**ATIVIDADES PROPOSTAS**
A. Liste os nomes de todas as mulheres mencionadas no trecho sobre mães na pandemia.
B. Dê continuidade ao trecho sobre mães na pandemia a partir do ponto em que ele termina.

A pandemia também afetou a renda da família de Elisa, o que fez com que ela não conseguisse continuar pagando a escolinha que seus dois filhos gêmeos frequentavam. “Eu não consegui vaga na pública, então, mesmo que as aulas voltem agora, os meus não iriam. Um dos motivos é que eu não teria condições de pagar a escolinha novamente e o outro é que tenho medo do coronavírus”, diz a trabalhadora da educação.

‘A gente vive com medo diariamente’

As pressões psicológicas também se repetem nos relatos de mulheres que são mães e trabalham em serviços considerados essenciais durante a pandemia. O medo de se contaminar com o vírus e passar para seus filhos e os familiares que cuidam das crianças – e que em muitos casos integram o grupo de risco – é o principal deles. “O meu psicológico está muito abalado, porque eu tenho medo de trazer esse vírus para casa, passar pro meu filho ou para a minha mãe, que é grupo de risco”, desabafa Aline*, que trabalha em uma ala de infectologia, diretamente com pessoas com suspeita ou com confirmação de covid-19. Na esteira dos acontecimentos, precisou começar a tomar medicação para ansiedade. “Eu não estava mais conseguindo dormir à noite”, explica.

O mesmo sentimento descrito pela técnica de enfermagem é relatado por outras mulheres. Para a enfermeira Cristiane, “o medo é a palavra-chave que define o coronavírus” na vida dela. Embora não atue diretamente em uma ala específica de covid-19, Cristiane diz que frequentemente pacientes internados por outros problemas acabam testando positivo para a doença durante a internação. “Tudo que a gente faz é com medo, porque a gente tá exposto. A gente vai trabalhar sempre pensando ‘é hoje que eu me contamino’”.

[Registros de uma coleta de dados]

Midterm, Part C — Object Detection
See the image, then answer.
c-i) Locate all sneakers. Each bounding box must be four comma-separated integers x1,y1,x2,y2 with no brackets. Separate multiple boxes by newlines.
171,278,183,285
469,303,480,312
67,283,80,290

**RESPOSTAS DAS ATIVIDADES**
A. Elisa, Aline e Cristiane.

B.
Cristiane também diz temer colocar a saúde do filho em risco, mesmo seguindo todo protocolo de higienização ao voltar para casa: “Por medo de causar mal para alguém que eu amo, tenho me mantido longe dos meus pais, mas não estou preservando o Pedro. A gente faz todas as higienizações, mas ele é uma criança, e a gente tem que aconchegá-lo. Como que não vamos dar um beijo ou um abraço nele? Então, tem essa preocupação de acabar fazendo mal para ele”.

A fiscal agropecuária Beatriz ressalta que o medo e a mudança de rotina impactam diretamente na saúde mental das mulheres, o que se reflete em seus filhos. “É muito angustiante, porque a gente não tem ideia do que vai acontecer. Estamos preocupadas com a doença, com não ficar doente, com não passar pras pessoas, em não contaminar meu filho e, além disso, tem a preocupação do dia a dia. De alguma maneira, a criança sente toda essa preocupação, acaba refletindo nele”.

Segundo Elisa, a nova rotina causada pelo coronavírus modificou as demandas que ela tinha pré-pandemia com o trabalho e com os cuidados com os filhos, já que, em muitos casos, os horários de trabalho não estão mais tão delimitados quanto costumavam ser. “Tu não dá conta de tudo, nem do trabalho e nem de ficar com os filhos. Estamos em casa com eles, mas o celular não para e tu segue precisando trabalhar em horários bem inapropriados. Tu tá com os filhos, mas tá ali trabalhando. Gera muita ansiedade, nunca estamos completas no local”, desabafa.

A professora Karina exemplifica como a rotina de trabalho remoto afeta a relação com as crianças e a saúde mental de todos. “É tanta demanda que um dia a Nina, minha filha, disse ‘mãe, o que é mais importante para ti, o trabalho ou a família?’. Ela vê eu e o pai trabalhando tanto, que fica se perguntando o que está acontecendo, vocês estão em casa, mas não param’”.